::: SUPPLIED PASSAGE

We have reached the point where property portfolios should almost be considered criminal.

To emphasize the point, let’s assume that every household needs a car. The government sets up generous tax schemes allowing people to invest in cars until cars become so expensive the average person needing a car cannot afford one and has to rent one from a car investor. The car investor makes a nice return, the renter goes backwards, always needing to rent a car and nothing to show for it at the end of the day. We reach the point where we cannot slash the price of cars because too much money is held in loans to buy cars. There is no point bringing in more cars because only the investors can really afford them and their happy to keep buying them as it keeps the prices up. Solution let’s complain about the amount of rent people have to pay and the affect interest rates has on this. Yes, the problem must be interest rates. Yes, blaming rates is incredibly childish, stupid, dumb, etc etc but it is what we are doing.

::::::

__CHECK YOUR UNDERSTANDING__:
**1)** Answer these questions about the commentary on property portfolios:
(a) What does the text say property portfolios should almost be considered?
(b) In the car scenario, what does the average person who cannot afford a car have to do?
(c) Why can't the price of cars be slashed?
**2)** Can you extend the commentary on property portfolios with a paragraph that picks up after its final sentence?

::: ENTRIES SUPPLIED

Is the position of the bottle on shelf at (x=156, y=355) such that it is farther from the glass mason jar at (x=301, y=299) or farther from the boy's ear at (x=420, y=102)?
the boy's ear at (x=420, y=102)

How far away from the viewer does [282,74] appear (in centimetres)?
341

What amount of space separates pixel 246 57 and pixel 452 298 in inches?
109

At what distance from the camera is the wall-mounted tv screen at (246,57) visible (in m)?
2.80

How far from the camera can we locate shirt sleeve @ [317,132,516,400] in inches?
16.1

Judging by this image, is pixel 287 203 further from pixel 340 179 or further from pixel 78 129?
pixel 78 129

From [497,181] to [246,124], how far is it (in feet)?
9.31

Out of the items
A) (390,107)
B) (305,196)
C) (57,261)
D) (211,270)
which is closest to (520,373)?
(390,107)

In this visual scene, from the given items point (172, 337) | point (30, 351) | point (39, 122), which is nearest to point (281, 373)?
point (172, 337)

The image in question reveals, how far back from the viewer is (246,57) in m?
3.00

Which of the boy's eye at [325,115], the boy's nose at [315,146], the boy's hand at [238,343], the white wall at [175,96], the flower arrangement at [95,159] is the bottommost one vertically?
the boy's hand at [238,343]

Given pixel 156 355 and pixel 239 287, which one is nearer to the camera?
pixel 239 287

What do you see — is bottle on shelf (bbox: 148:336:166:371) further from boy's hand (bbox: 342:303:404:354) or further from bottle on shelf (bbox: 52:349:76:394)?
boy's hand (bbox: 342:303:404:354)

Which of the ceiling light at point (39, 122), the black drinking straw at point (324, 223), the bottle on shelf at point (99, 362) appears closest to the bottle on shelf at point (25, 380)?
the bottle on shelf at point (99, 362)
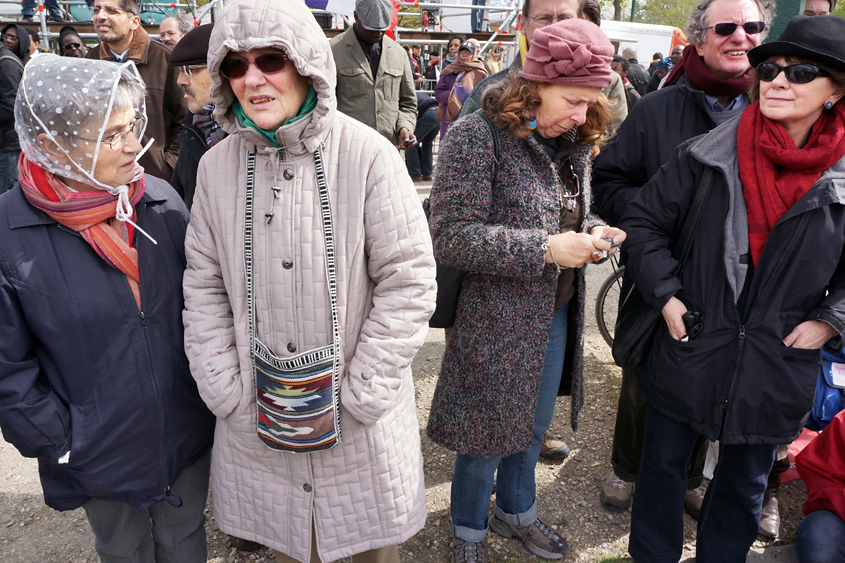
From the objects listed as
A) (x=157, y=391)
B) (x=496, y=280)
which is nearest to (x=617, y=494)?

::::::

__PER-TASK OUTPUTS__:
**1)**
(a) Criminal.
(b) Rent a car from a car investor.
(c) Too much money is held in loans to buy cars.

**2)**
The thing is, investors don’t need to invest in cars, like they don’t need to invest in houses, especially when there are enough people needing the commodity to support any extra supply required. However, this is only true if those people can actually afford the commodity. The problem isn’t rates, we’ve survived much much higher rates. The problem is the base cost and this is been driven up by having investors in the market who the government is helping through their tax incentives. This problem has been handed on from successive government to government, each represented by a significant set of people personally gaining from property investment. However, each new government takes full responsibility for the problem if they decide to take no action, or worse still, make the action worse by inflaming the situation with policies like increasing migration.

Investors should be forced to take their money elsewhere in a time of crisis. Yes, they may lose some on the way but it could be considered the loss of ill gotten gains of people aiming to profit out of the basic needs of others.